Saved entries:
Start of Block
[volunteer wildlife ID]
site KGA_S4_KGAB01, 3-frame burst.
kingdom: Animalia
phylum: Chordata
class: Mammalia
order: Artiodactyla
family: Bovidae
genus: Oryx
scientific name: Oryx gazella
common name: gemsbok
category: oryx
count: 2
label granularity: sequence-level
End of Block
Start of Block
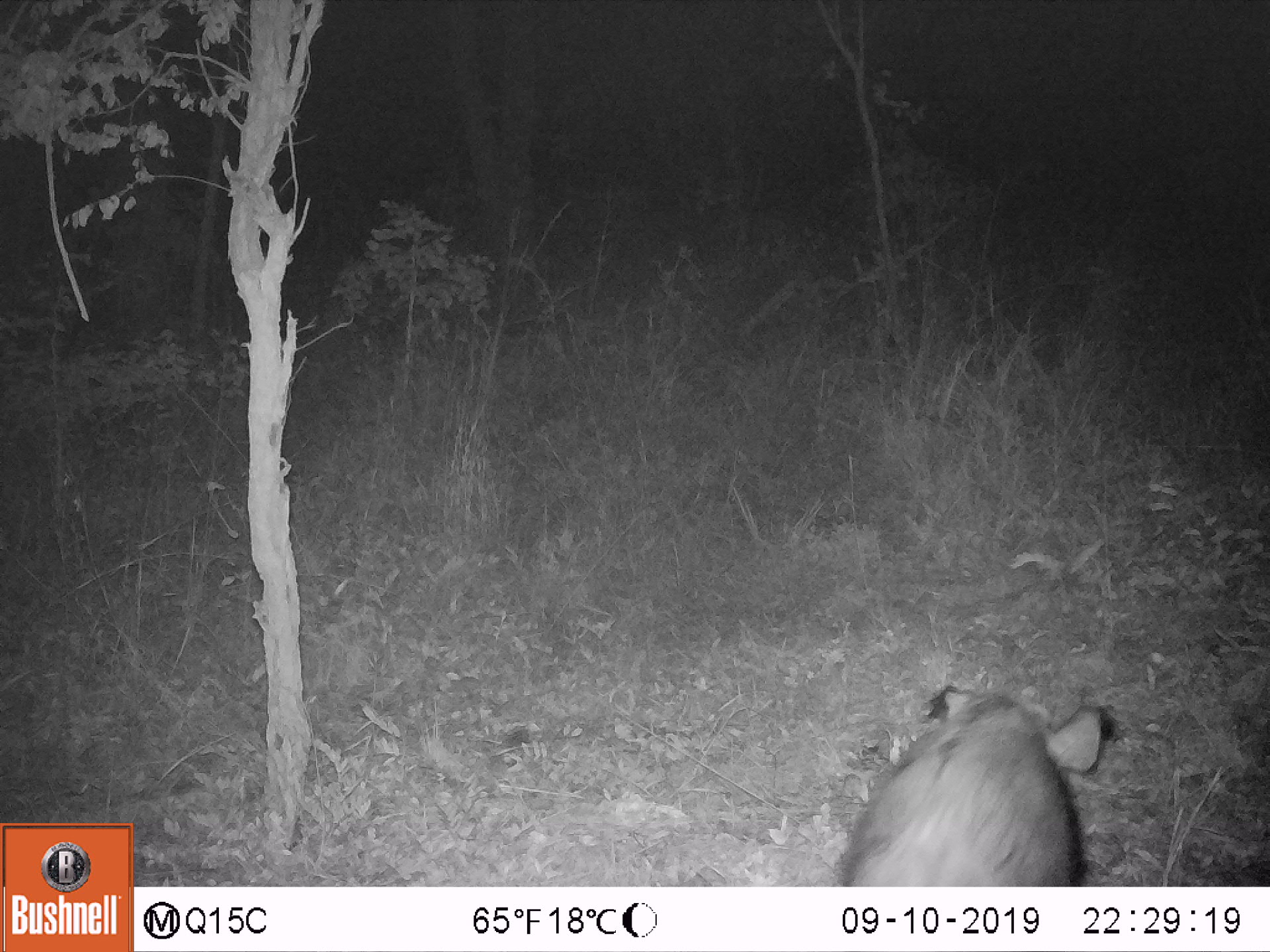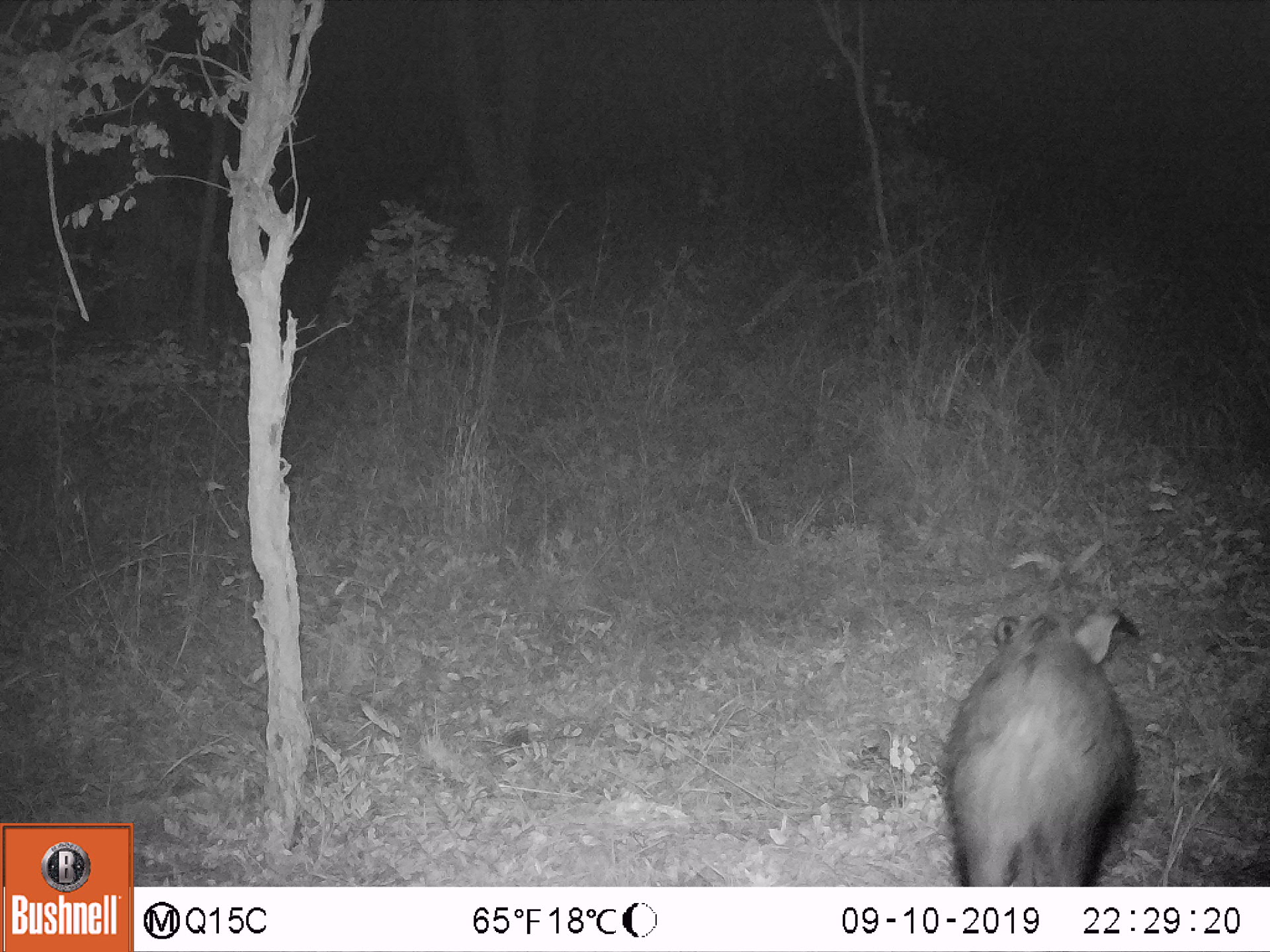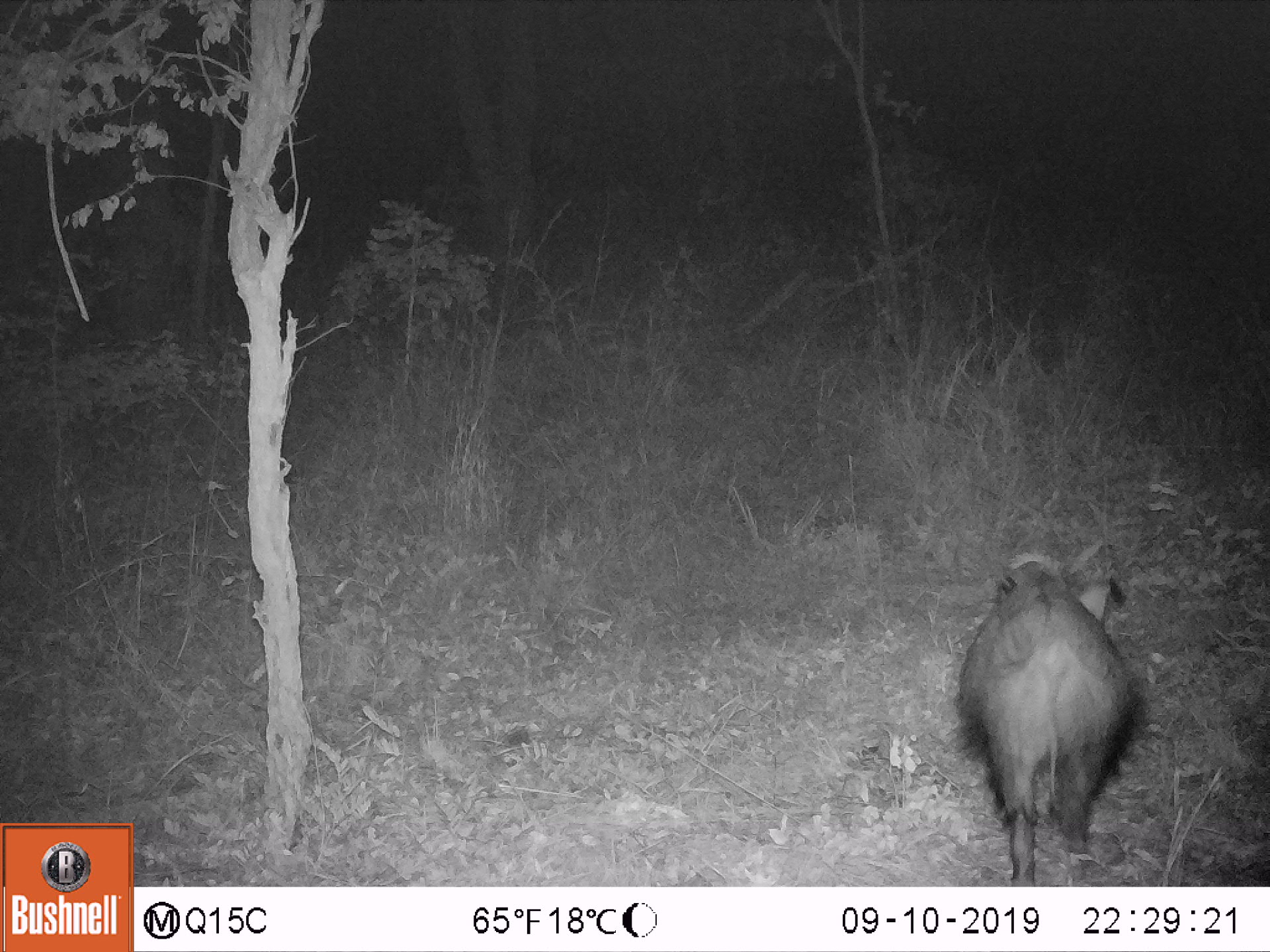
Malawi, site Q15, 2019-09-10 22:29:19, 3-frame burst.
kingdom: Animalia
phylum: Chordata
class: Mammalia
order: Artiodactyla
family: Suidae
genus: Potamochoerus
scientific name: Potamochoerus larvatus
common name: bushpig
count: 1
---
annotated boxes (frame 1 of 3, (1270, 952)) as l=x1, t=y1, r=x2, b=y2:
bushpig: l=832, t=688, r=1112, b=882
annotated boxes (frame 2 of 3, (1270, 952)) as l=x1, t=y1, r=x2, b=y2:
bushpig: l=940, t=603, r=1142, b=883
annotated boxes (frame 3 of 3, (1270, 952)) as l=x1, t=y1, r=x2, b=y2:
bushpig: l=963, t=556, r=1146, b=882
End of Block
### [TASK REQUIREMENTS]
Report the lines above that contain "burst".

### [RESULT FOR THIS EXERCISE]
site KGA_S4_KGAB01, 3-frame burst.
Malawi, site Q15, 2019-09-10 22:29:19, 3-frame burst.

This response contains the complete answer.